Your objective | Which lines below contain the word "green" with matching capitalization? Select each of them and copy it in full.

Data for processing |
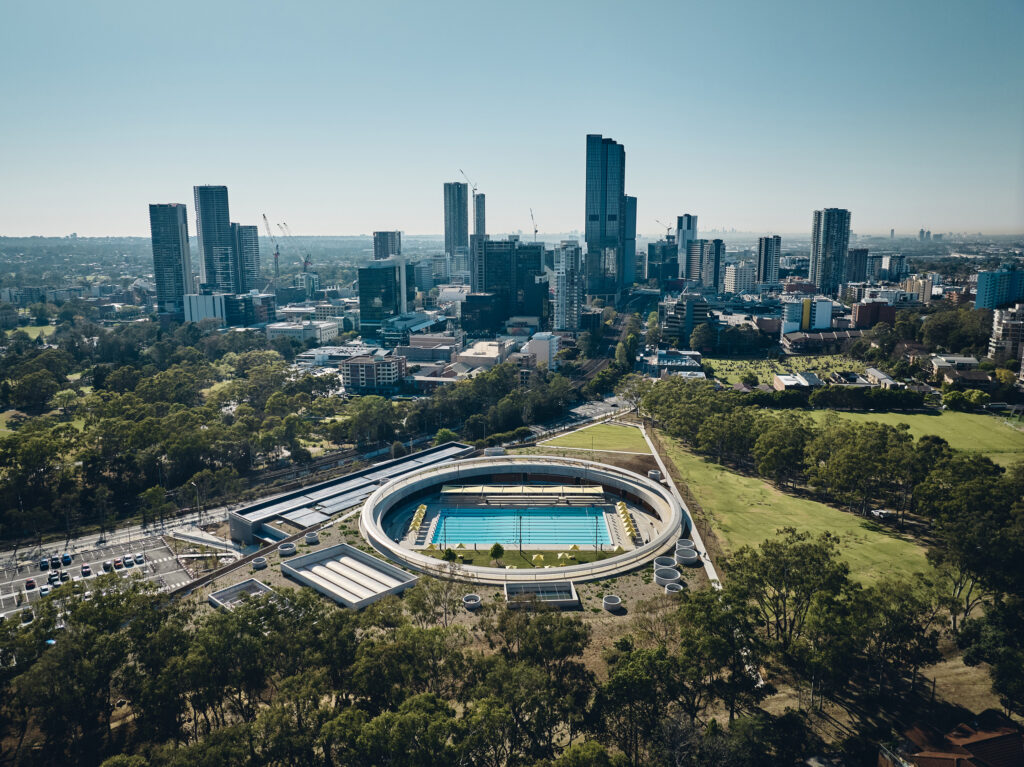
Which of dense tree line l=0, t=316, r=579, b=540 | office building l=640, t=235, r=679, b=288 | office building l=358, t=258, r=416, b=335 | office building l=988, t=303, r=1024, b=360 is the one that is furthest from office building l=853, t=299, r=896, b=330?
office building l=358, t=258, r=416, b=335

==

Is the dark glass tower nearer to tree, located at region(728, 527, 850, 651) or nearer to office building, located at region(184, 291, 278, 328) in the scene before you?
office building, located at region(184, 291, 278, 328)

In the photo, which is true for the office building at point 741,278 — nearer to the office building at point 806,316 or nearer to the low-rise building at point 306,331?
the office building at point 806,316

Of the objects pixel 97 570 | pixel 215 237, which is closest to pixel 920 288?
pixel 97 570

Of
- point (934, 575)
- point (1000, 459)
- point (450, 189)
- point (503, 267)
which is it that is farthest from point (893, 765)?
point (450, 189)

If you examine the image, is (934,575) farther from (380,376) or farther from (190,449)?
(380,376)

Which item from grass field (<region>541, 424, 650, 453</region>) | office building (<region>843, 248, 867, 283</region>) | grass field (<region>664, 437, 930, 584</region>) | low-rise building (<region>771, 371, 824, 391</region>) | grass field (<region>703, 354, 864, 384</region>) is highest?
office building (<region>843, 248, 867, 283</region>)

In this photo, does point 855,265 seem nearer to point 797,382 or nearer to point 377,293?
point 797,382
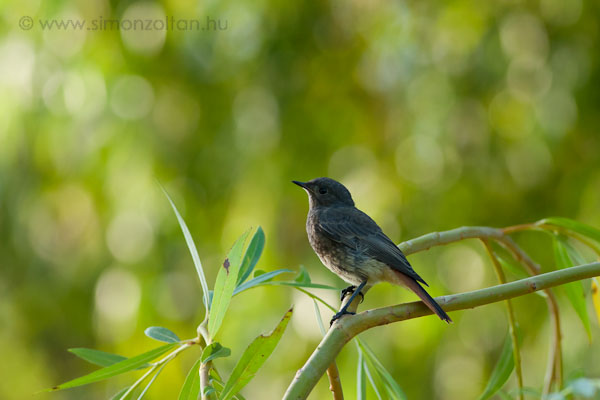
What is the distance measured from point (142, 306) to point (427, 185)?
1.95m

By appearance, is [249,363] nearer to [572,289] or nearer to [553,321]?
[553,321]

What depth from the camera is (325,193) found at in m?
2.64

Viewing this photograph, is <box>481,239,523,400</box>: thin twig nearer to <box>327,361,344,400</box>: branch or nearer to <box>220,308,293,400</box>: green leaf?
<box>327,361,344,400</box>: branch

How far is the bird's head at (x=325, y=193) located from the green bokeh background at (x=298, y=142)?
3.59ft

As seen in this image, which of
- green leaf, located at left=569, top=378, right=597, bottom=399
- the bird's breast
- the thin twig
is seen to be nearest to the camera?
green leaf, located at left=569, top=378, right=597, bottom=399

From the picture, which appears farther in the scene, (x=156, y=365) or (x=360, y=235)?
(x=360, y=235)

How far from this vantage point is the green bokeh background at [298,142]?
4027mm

Final answer |
Viewing this photograph, is <box>481,239,523,400</box>: thin twig nearer to <box>327,361,344,400</box>: branch or nearer to <box>220,308,293,400</box>: green leaf?
How far is the bird's head at (x=325, y=193) located from the green bokeh background at (x=298, y=142)?
- green leaf, located at left=569, top=378, right=597, bottom=399
green leaf, located at left=569, top=378, right=597, bottom=399
How far from this vantage point is the green bokeh background at [298,142]?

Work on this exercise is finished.